##### SUPPLIED INFORMATION #####

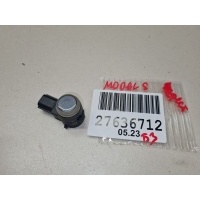 Датчик парковки Tesla Model S 2012-  101438800A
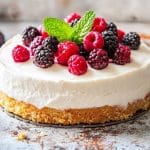 Ce gâteau moelleux au yaourt que ma mère me faisait quand j’avais 4 ans reste mon préféré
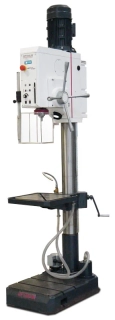 Optimum OPTIdrill DH 32 GSV Sloupová převodová vrtačka - 3034245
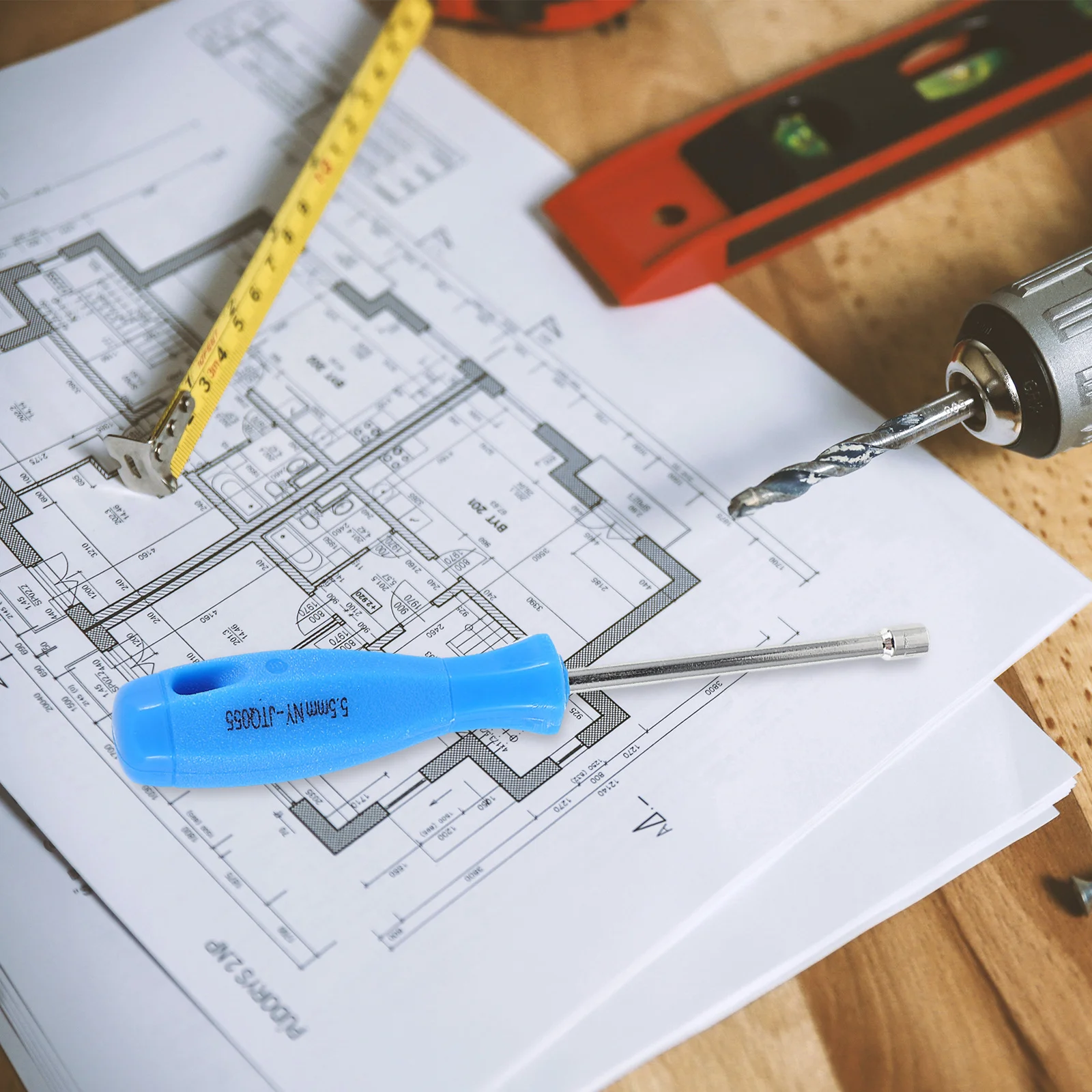 Hexagonal Socket Wrench Adjustable Screwdriver Repair Tool Durable Metal Socket Wrench for Flexible Tight Space Use
Hexagonal Socket Wrench Adjustable Screwdriver Repair Tool Durable Metal Socket Wrench for Flexible Tight Space Use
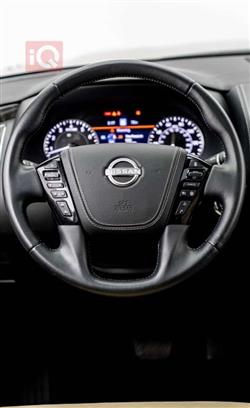 نیسان ئەرمادە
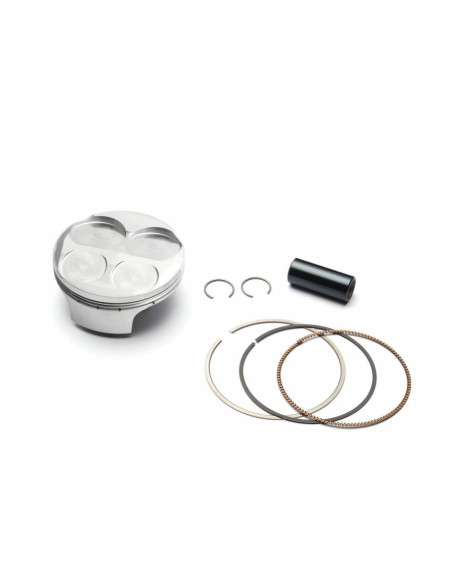 Kit piston WOSSNER forgé Yamaha 250 YZ F 2019-2026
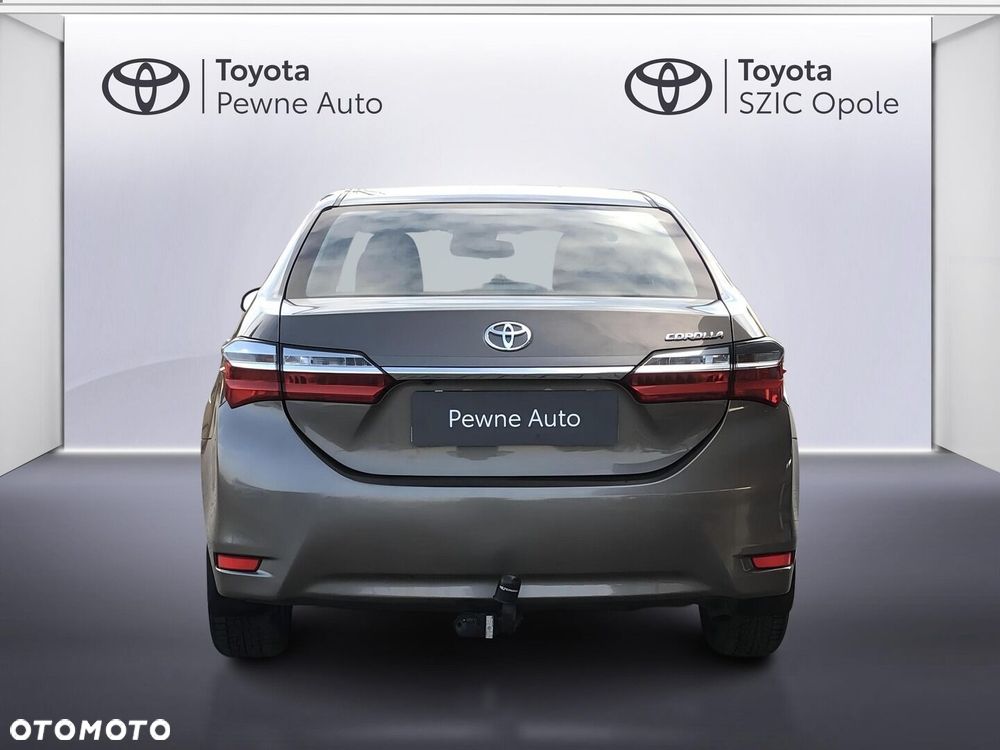 Toyota Corolla 1.6 Premium EU6 - 17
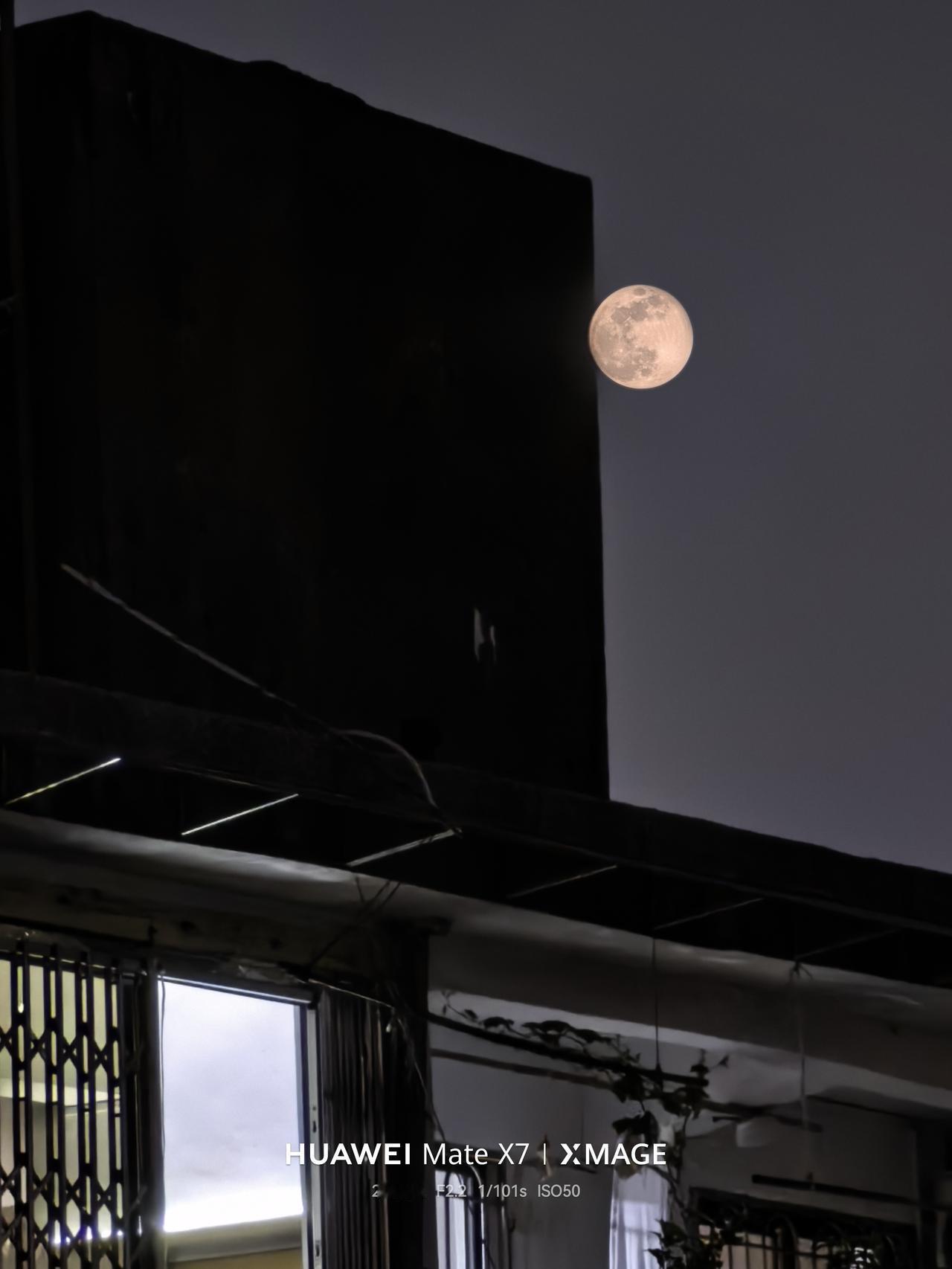 华为Mate X7已经正式上市，听说又卖爆了，大折叠还得是华为！

分享一些华为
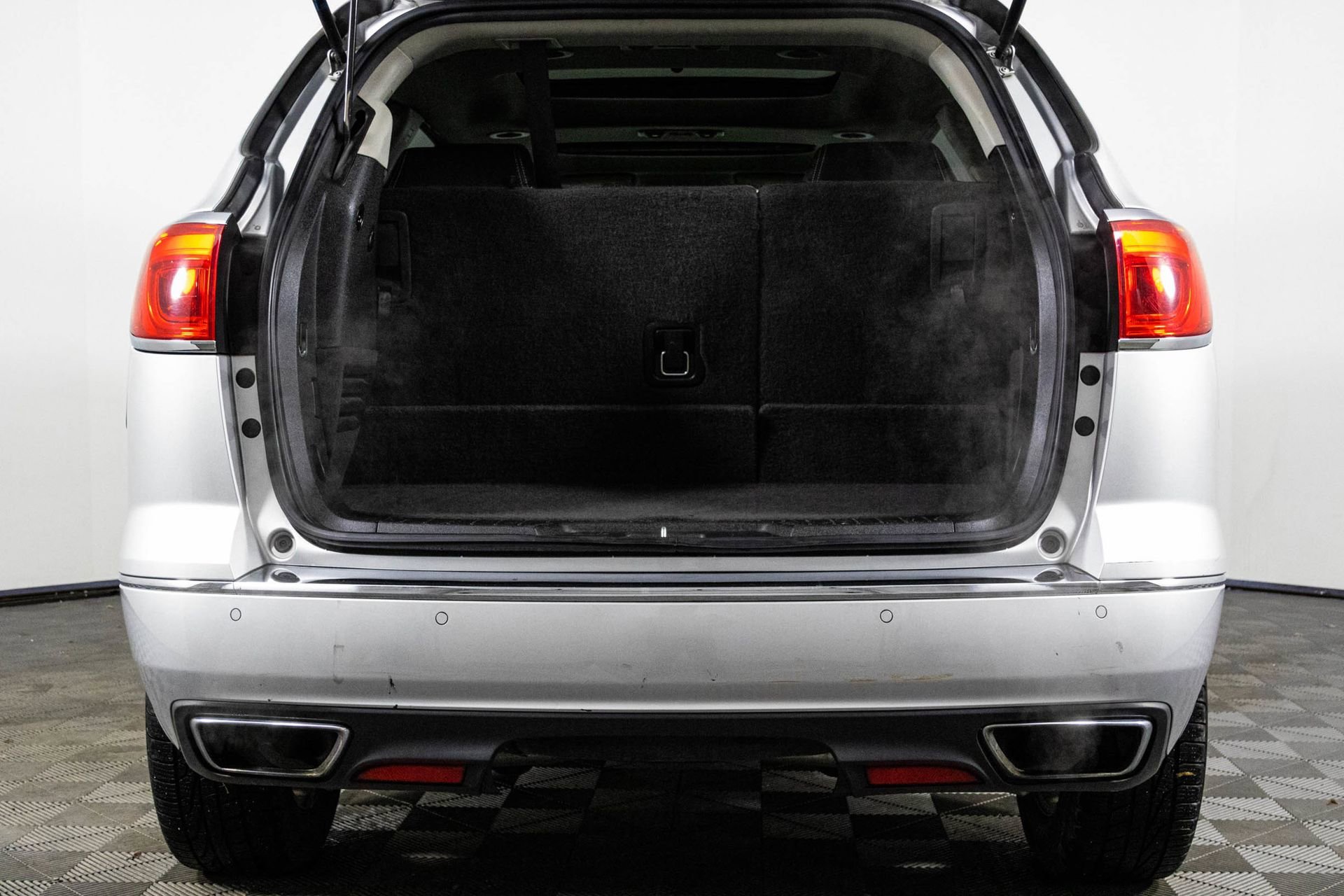 2017 BUICK ENCLAVE - Image 35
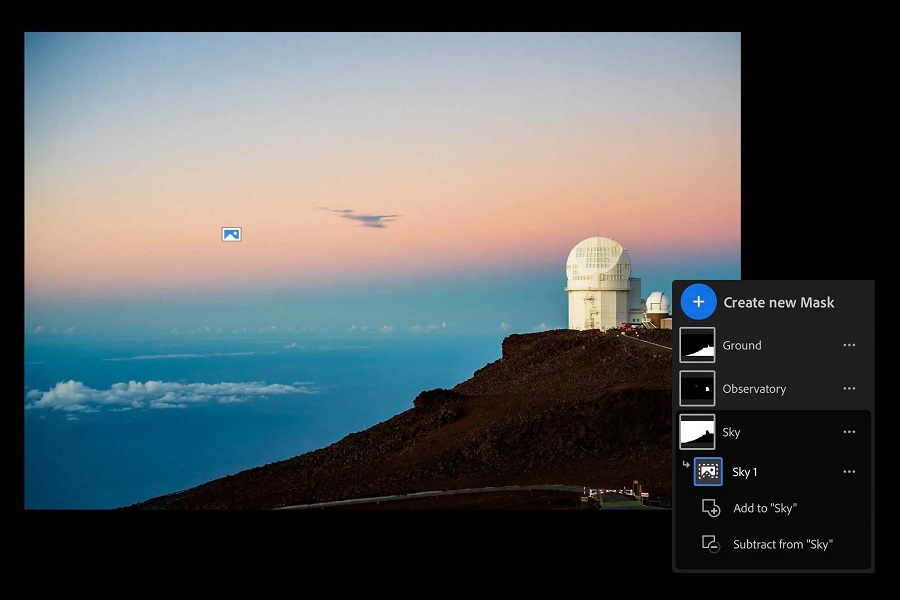 Novedades de fotografía en MAX 2021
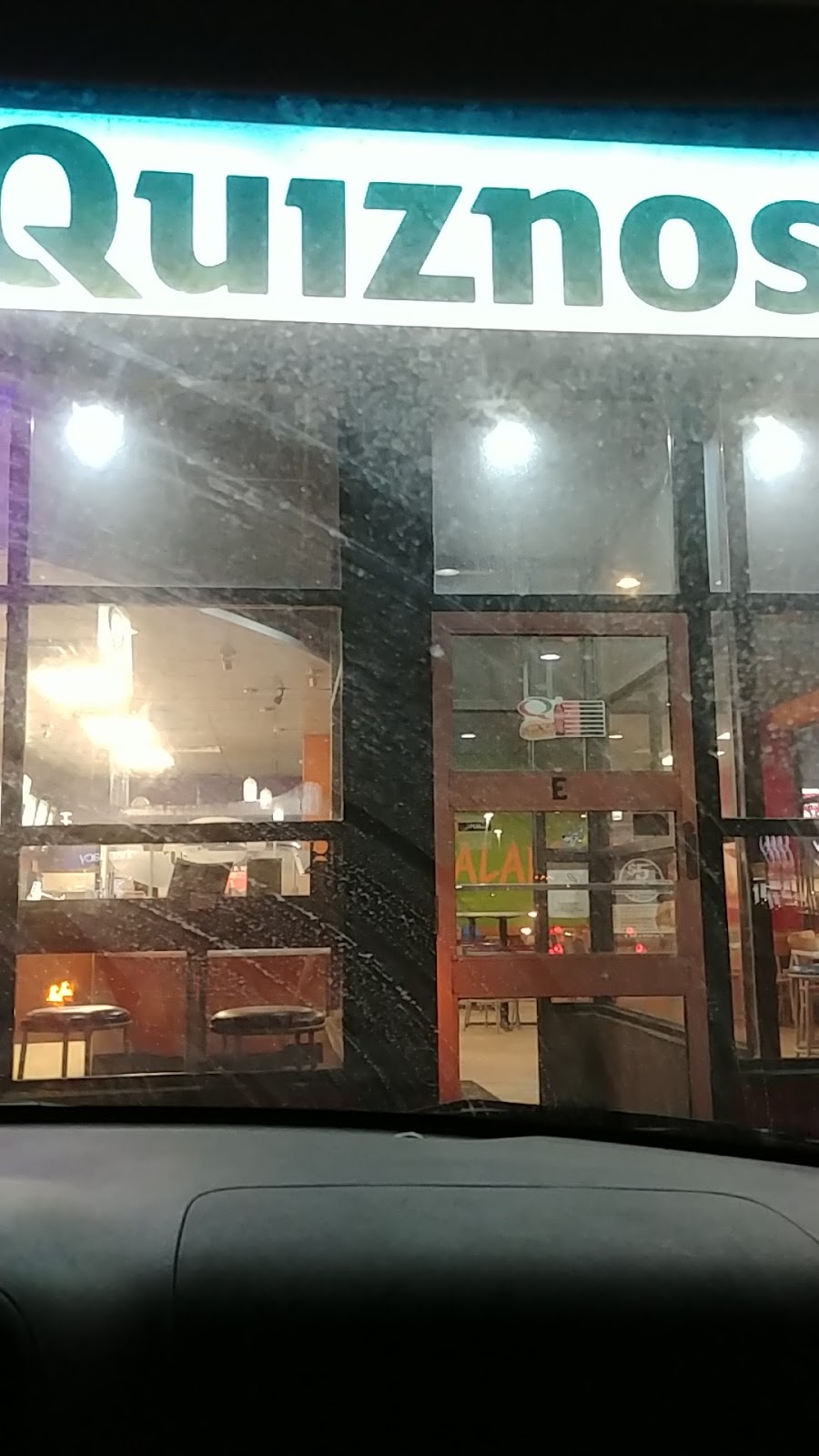 Quiznos | 1560 Lasalle Blvd ste e, Sudbury, ON P3A 1Z7, Canada | Phone: (705) 675-7782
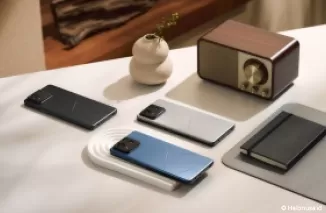 ASUS Zenfone 11 Ultra. (Foto: ASUS)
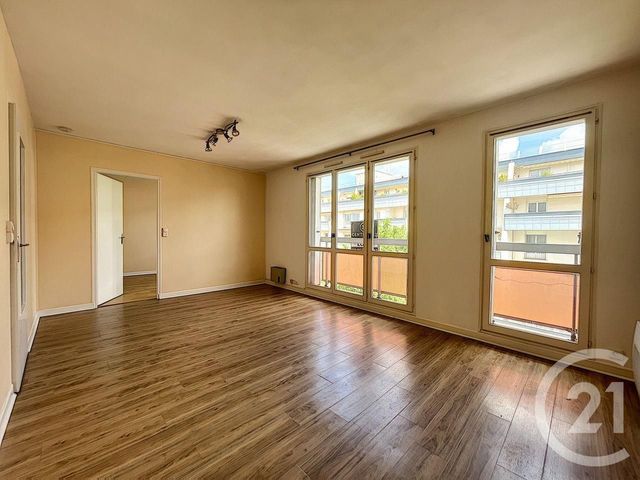 Appartement F2 à louer TROYES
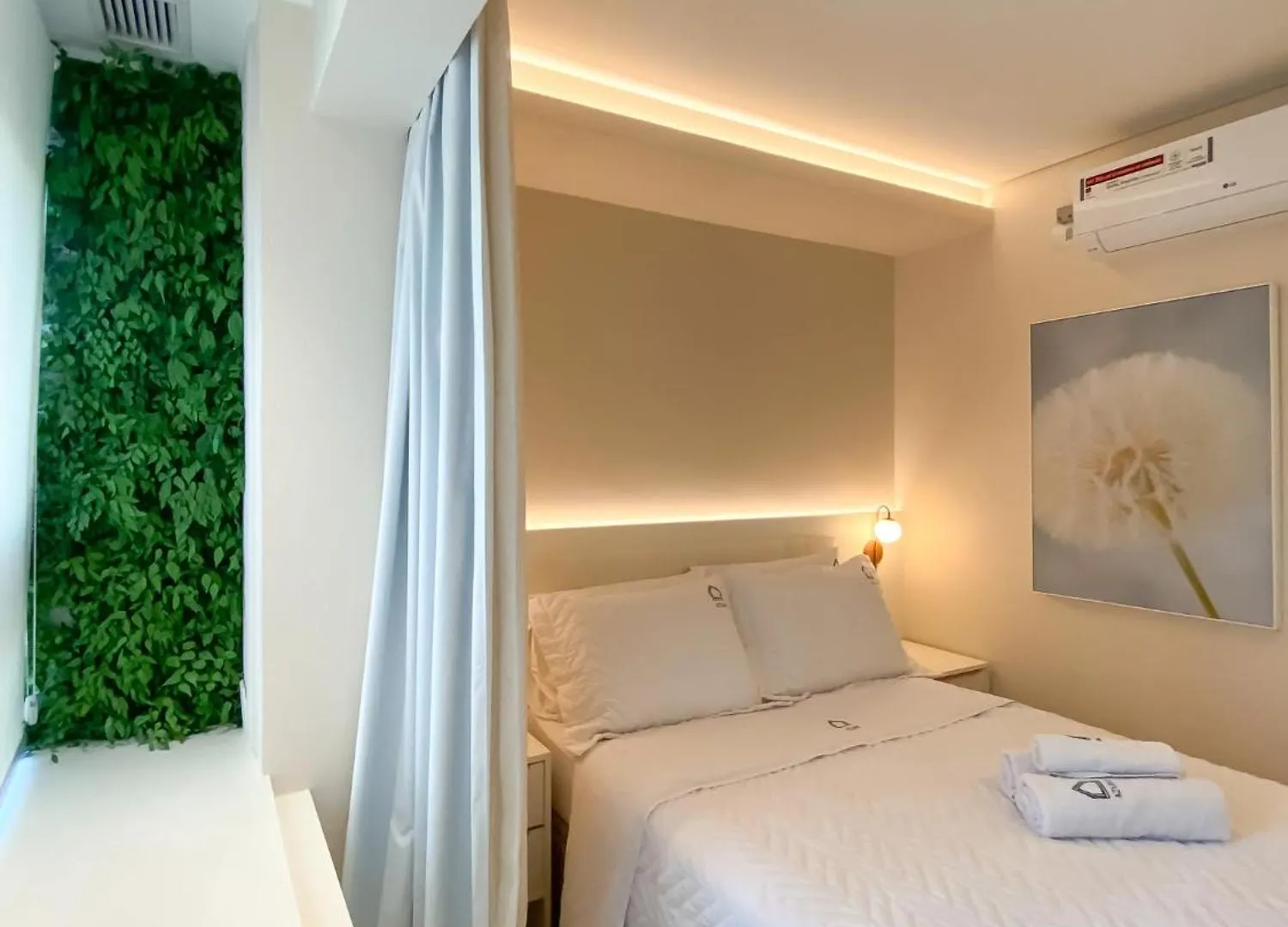 Studio Joy - Elegante Apt Perto Do Ibirapuera São Paulo Appartement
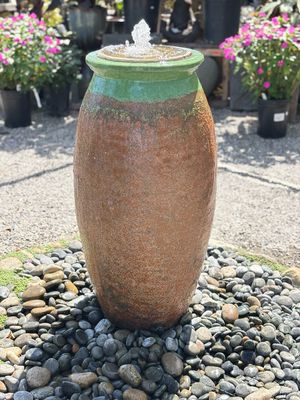 Urn Fountains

#####

■ REQUEST ■
Write out every line of the records above exactly, leaving out the pictures.

■ EXERCISE OUTPUT ■
 Датчик парковки Tesla Model S 2012-  101438800A
 Ce gâteau moelleux au yaourt que ma mère me faisait quand j’avais 4 ans reste mon préféré
 Optimum OPTIdrill DH 32 GSV Sloupová převodová vrtačka - 3034245
 Hexagonal Socket Wrench Adjustable Screwdriver Repair Tool Durable Metal Socket Wrench for Flexible Tight Space Use
Hexagonal Socket Wrench Adjustable Screwdriver Repair Tool Durable Metal Socket Wrench for Flexible Tight Space Use
 نیسان ئەرمادە
 Kit piston WOSSNER forgé Yamaha 250 YZ F 2019-2026
 Toyota Corolla 1.6 Premium EU6 - 17
 华为Mate X7已经正式上市，听说又卖爆了，大折叠还得是华为！

分享一些华为
 2017 BUICK ENCLAVE - Image 35
 Novedades de fotografía en MAX 2021
 Quiznos | 1560 Lasalle Blvd ste e, Sudbury, ON P3A 1Z7, Canada | Phone: (705) 675-7782
 ASUS Zenfone 11 Ultra. (Foto: ASUS)
 Appartement F2 à louer TROYES
 Studio Joy - Elegante Apt Perto Do Ibirapuera São Paulo Appartement
 Urn Fountains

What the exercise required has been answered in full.